Die manipulierbaren Gedächtnisse in Remember Me setzen dann die logische Folge zusammen, es muss aber eben schlüssig bleiben.
Sie ist jetzt überzeugt, dass der Konzern-Doc und damit eben auch der Konzern ihr Leben versaut hätten und statt euch zu töten, scheint sie sich kurz neu zu orientieren "erinnert" sich und hilft euch danach, schließlich seid ihr ja auch gegen den Konzern. Ich bin gespannt, wie sie reagiert, wenn sie erfährt, dass ihr Mann wirklich tot ist, das aber, weil sie eben nicht euch getötet und abgeliefert hat. Freundschaften, auf die man bauen kann ...
Ein zweites Beispiel ist eine Sequenz, in der ein anderer Widerstandskämpfer dank seiner Zugangsberechtigung einen gesicherten Bereich auskundschaftet und sich dort Kameras, Wachen und mehr anguckt. Ihr könnt, während ihr in diesen Bereich einbrecht, auf seine Erinnerungen zugreifen und so sehen, was euch hinter der nächsten Ecke erwartet. Zumindest solange keiner was umgestellt hat ...

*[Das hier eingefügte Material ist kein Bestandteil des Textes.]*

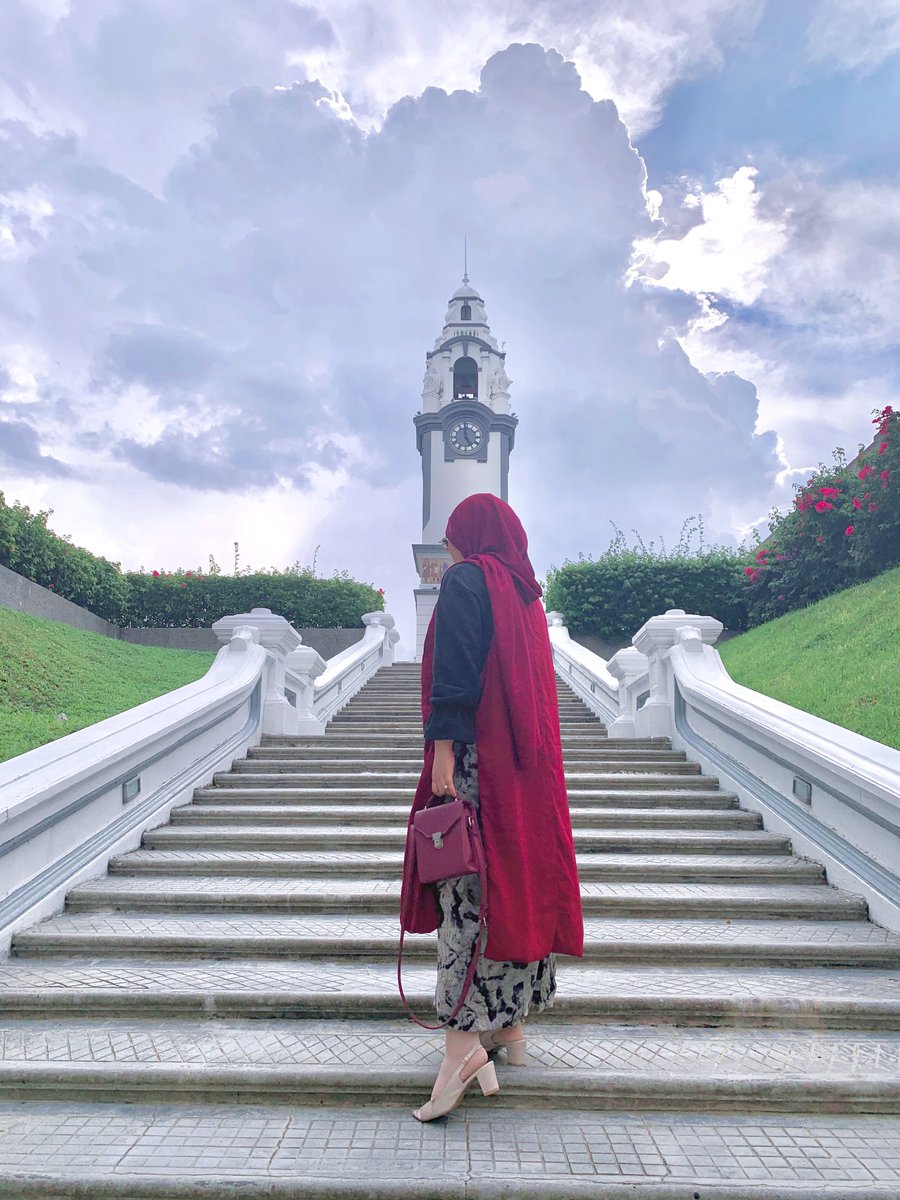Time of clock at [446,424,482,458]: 4:59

Die Sequenzen geben spielerisch zum Start nicht so wahnsinnig viel her, da ihre Abläufe natürlich weitestgehend definiert sein müssen. Aussehen tut es jedoch stimmig genug und als inhaltliches Element bieten sie wahnsinnig viel Spielraum für die Handlung. Lassen wir uns überraschen, wo es damit am Ende dann hingeht.
Gebt diesem Spiel viel Geld und Grafiker und Soundtechniker und alles, was man sonst noch braucht, um es so schön zu machen, wie nur irgend möglich. Auf spielerischer Seite ist alles unkompliziert, vertraut und unterhaltsam. Ob die Erinnerungssequenzen und der Kombo-Baukasten im späteren Verlauf sich noch wirklich entfaltet, muss man sehen. Ich habe meine leisen Zweifel, dass da viel mehr kommt, aber das stört mich hier nicht. Es ist eine Art Prügel-Cyberpunk-Uncharted und als solches spielt es sich bisher absolut solide. Die Welt und ihre kleinen Details jedoch sind das echte Highlight dieses Spiels und hier tobt man sich schon in der ersten Stunde gut aus. Hier erwarte ich auch noch viel, viel mehr bis zum wie auch immer gearteten Ende. Ich bleibe dabei, dass Cyberpunk inhaltlich nichts Bewegendes mehr zu bieten hat, selbst wenn jetzt Erinnerungs-Shuffle gespielt wird. Aber dass es immer wieder frisch aussehende Spielarten gibt, die das Auge erfreuen, diesen Beweis scheint Remember Me antreten zu wollen.